F&D: As a manager yourself, how are you supporting the women who work with you?

RS: We allow people to set their own hours. There is no motherhood penalty. And we offer childcare benefits to families. Typically, childcare shouldn’t be more than 7 percent of income, but it’s vastly more expensive.

F&D: You started Girls Who Code as a way of bridging gender inequities in the tech sector. Are you worried that the digital gender divide has worsened in the pandemic?

RS: Globally, this was a devastating year for students. Many were getting Wi-Fi in Burger King parking lots or sharing a device among a family of three. Mothers were essential workers; they couldn’t help them log on to school. We don’t talk enough about having a two-generational strategy toward poverty alleviation. Nearly 1.6 million girls are also caretakers for their siblings or others. It interferes with their ability to study. We don’t have a plan for that.

At Girls Who Code, we have always focused on how to teach the most vulnerable. We taught more girls of color and those below the poverty line because we innovated. We saw virtual learning as an opportunity. We should be figuring out how every child, regardless of race or socioeconomic status, can have high-speed internet and the opportunity to learn.

And it shouldn't be a choice between your son and daughter; it should be both. If we want to solve COVID-19, climate, and cancer, girls must learn, lead, and educate. We must meet this moment by not only fixing the lack of support structures, but also by ensuring that we don’t lose the progress achieved in girls’ education. Every organization and government should ensure that the girls in their community are learning at the same rate as boys.

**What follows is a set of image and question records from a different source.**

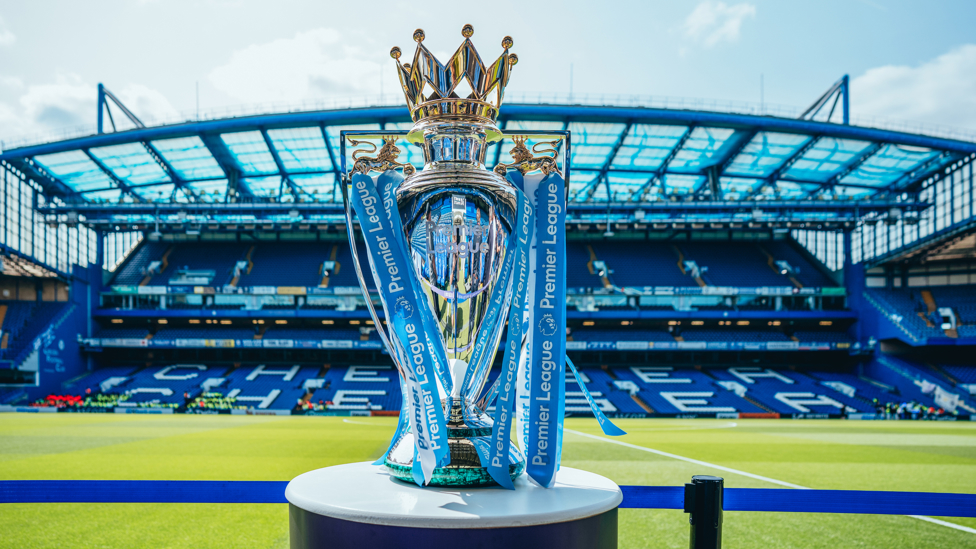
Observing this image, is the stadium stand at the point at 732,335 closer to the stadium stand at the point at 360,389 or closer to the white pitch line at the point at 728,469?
the stadium stand at the point at 360,389

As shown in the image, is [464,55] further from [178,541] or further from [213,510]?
[213,510]

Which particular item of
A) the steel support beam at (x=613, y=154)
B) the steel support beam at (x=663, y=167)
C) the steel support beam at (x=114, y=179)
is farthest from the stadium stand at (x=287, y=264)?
the steel support beam at (x=663, y=167)

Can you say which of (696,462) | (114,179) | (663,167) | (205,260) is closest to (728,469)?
(696,462)

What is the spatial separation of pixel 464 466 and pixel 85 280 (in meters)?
38.6

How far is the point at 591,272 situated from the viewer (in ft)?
122

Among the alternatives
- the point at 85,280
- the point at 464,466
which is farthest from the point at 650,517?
the point at 85,280

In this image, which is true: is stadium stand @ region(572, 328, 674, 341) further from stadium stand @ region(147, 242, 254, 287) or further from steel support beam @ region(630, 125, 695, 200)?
stadium stand @ region(147, 242, 254, 287)

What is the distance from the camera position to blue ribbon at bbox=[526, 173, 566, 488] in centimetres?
230

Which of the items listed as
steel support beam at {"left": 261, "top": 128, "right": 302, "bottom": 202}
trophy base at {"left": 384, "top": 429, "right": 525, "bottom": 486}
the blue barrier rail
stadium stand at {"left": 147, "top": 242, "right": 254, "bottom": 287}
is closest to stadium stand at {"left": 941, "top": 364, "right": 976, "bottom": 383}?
the blue barrier rail

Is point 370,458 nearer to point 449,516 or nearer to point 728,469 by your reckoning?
point 728,469

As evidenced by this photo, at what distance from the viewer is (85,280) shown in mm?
34219

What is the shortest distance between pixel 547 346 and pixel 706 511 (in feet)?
2.81

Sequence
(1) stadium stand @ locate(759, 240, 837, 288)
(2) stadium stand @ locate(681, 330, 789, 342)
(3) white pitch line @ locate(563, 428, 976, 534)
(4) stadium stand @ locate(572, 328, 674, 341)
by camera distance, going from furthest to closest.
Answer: (1) stadium stand @ locate(759, 240, 837, 288)
(2) stadium stand @ locate(681, 330, 789, 342)
(4) stadium stand @ locate(572, 328, 674, 341)
(3) white pitch line @ locate(563, 428, 976, 534)

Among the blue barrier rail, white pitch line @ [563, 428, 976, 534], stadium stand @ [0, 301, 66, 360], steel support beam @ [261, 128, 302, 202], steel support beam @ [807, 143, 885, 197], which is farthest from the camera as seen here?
stadium stand @ [0, 301, 66, 360]
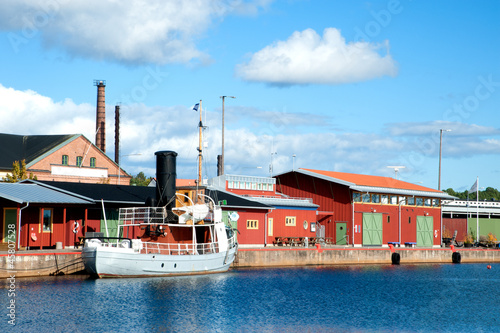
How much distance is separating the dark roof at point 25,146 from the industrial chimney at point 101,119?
6.97 metres

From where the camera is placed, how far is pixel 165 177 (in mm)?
43656

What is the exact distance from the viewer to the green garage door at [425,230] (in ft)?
222

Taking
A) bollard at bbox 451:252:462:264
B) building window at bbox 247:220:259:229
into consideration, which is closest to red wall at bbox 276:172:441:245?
bollard at bbox 451:252:462:264

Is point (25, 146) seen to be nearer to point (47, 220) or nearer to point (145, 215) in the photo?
point (47, 220)

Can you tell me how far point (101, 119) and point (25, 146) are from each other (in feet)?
35.3

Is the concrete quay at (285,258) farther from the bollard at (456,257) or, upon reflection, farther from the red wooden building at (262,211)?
the red wooden building at (262,211)

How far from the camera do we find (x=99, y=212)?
151 ft

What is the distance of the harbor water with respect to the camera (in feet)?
90.4

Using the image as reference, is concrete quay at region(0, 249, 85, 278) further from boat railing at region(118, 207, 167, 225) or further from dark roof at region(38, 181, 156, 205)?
dark roof at region(38, 181, 156, 205)

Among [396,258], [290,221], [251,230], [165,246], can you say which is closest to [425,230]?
[396,258]

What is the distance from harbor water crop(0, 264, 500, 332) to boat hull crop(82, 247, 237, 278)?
0.64 meters

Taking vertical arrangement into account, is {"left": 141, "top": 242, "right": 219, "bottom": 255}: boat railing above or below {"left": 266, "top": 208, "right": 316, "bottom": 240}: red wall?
below

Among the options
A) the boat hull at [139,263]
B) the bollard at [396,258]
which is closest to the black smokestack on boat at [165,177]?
the boat hull at [139,263]

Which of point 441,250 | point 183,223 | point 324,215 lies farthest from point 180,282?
point 441,250
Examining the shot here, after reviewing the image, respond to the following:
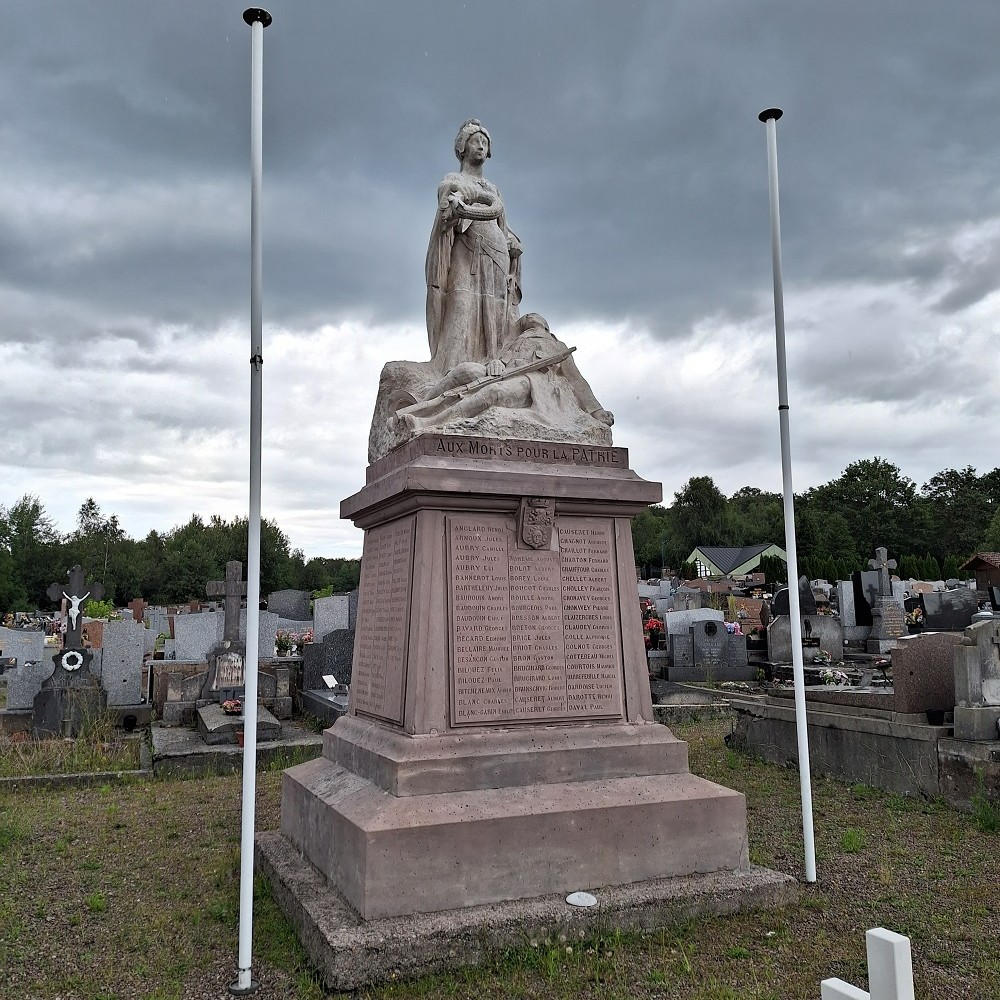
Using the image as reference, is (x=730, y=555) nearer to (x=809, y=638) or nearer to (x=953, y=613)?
(x=809, y=638)

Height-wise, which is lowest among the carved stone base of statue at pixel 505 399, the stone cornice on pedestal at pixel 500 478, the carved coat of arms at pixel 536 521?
the carved coat of arms at pixel 536 521

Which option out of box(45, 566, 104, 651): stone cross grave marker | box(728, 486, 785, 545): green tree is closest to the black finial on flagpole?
box(45, 566, 104, 651): stone cross grave marker

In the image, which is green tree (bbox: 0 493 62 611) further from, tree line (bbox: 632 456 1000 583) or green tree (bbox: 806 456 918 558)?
green tree (bbox: 806 456 918 558)

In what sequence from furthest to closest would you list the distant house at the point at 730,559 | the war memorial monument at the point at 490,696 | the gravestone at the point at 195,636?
the distant house at the point at 730,559 < the gravestone at the point at 195,636 < the war memorial monument at the point at 490,696

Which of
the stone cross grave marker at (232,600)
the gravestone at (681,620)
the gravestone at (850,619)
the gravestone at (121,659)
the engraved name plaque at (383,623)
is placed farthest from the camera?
the gravestone at (850,619)

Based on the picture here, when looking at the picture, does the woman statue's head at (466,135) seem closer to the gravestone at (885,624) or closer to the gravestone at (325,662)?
the gravestone at (325,662)

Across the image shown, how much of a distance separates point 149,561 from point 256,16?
201 ft

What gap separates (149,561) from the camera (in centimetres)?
5988

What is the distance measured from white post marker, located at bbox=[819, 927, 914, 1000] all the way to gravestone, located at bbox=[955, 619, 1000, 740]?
5305 mm

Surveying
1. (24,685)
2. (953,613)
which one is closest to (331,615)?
(24,685)

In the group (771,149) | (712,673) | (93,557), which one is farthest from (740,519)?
(771,149)

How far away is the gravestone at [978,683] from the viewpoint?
6394mm

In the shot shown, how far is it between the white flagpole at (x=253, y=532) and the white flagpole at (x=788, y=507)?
2.90m

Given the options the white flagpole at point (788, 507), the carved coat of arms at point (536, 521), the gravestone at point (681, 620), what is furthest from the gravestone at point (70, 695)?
the gravestone at point (681, 620)
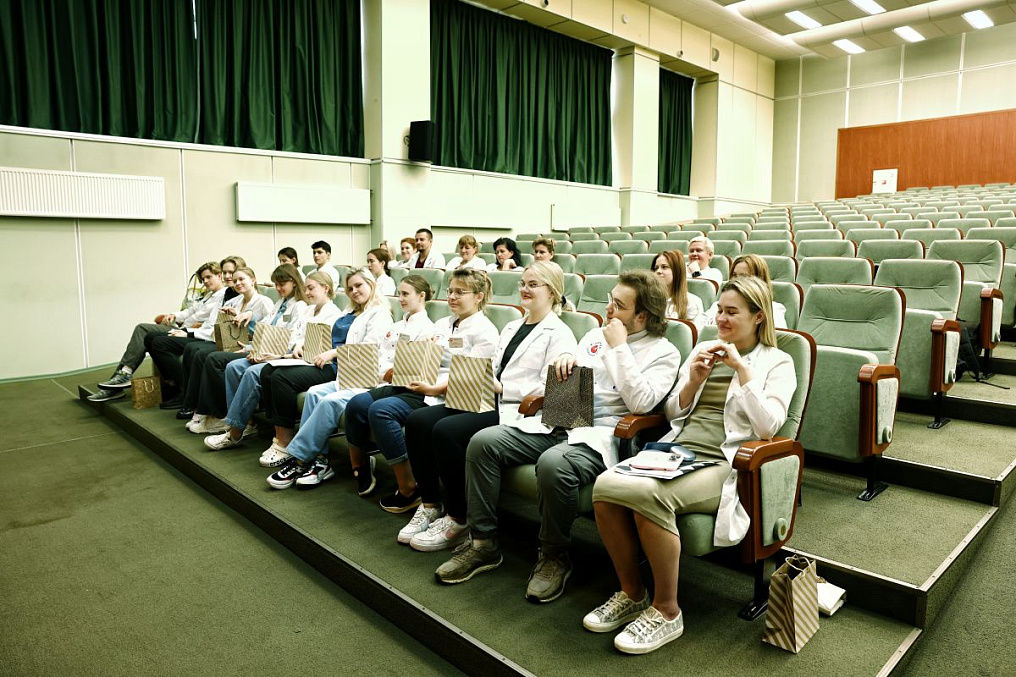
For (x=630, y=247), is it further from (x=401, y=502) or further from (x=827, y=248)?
(x=401, y=502)

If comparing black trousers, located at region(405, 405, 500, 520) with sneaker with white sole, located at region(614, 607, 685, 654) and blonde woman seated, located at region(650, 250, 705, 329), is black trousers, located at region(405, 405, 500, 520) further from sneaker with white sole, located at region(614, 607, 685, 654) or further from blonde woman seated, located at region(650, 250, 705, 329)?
blonde woman seated, located at region(650, 250, 705, 329)

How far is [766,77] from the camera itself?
41.4 feet

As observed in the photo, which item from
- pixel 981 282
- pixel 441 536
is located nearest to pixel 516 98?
pixel 981 282

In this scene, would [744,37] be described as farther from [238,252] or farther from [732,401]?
[732,401]

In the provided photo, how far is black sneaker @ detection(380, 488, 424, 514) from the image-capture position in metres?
2.54

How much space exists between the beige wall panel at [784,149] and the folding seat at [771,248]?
895 cm

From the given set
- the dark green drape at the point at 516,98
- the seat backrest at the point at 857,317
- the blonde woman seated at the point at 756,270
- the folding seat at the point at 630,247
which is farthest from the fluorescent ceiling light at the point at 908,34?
the blonde woman seated at the point at 756,270

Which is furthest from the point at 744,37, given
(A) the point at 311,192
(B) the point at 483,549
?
(B) the point at 483,549

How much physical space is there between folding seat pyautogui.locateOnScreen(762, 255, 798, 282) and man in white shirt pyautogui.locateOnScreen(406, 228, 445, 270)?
9.76 feet

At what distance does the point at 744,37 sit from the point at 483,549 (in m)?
11.7

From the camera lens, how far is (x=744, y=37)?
11398 millimetres

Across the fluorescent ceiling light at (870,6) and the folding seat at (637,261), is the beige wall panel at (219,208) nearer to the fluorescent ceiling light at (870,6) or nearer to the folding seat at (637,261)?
the folding seat at (637,261)

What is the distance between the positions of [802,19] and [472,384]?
9990 millimetres

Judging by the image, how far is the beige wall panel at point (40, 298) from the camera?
5.34m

F&D: In a recent podcast, you said, “Surround yourself with rejection; you will immunize yourself from the fear of failure.” Tell us about your experience with failure and how you dealt with it.

RS: I am the daughter of refugees. Because the United States saved my parents’ lives, I wanted a life of service. After graduating with $300,000 in student loan debt, I worked in finance but felt stuck. I decided, with my father’s blessing, to quit my job and run for the US Congress. I was the first South Asian American woman to do so. We raised $50,000 from Indian aunties happy about an Indian girl running. I lost spectacularly. But when I woke up the next morning, I thought, “I’m not broken.” Many of us think that if we try something new and fail, it will break us. We give up even before we try. Losing that race, which I dreamt about since I was a girl, made me ask myself, “What are the other things I thought I couldn’t do?” It inspired me to start Girls Who Code. The beauty of coding is that it is an iterative process; it teaches you to fail. It builds bravery. Failure is something we should be teaching, but it must be accessible to all. In Silicon Valley, failure is very accessible if you’re a male, white or Asian, but not if you’re a woman or a person of color. We must shift this notion of who gets to fail and who doesn’t.

This interview has been edited for length and clarity.  

SABINA BHATIA

SABINA BHATIA is deputy secretary of the IMF.

Opinions expressed in articles and other materials are those of the authors; they do not necessarily reflect IMF policy.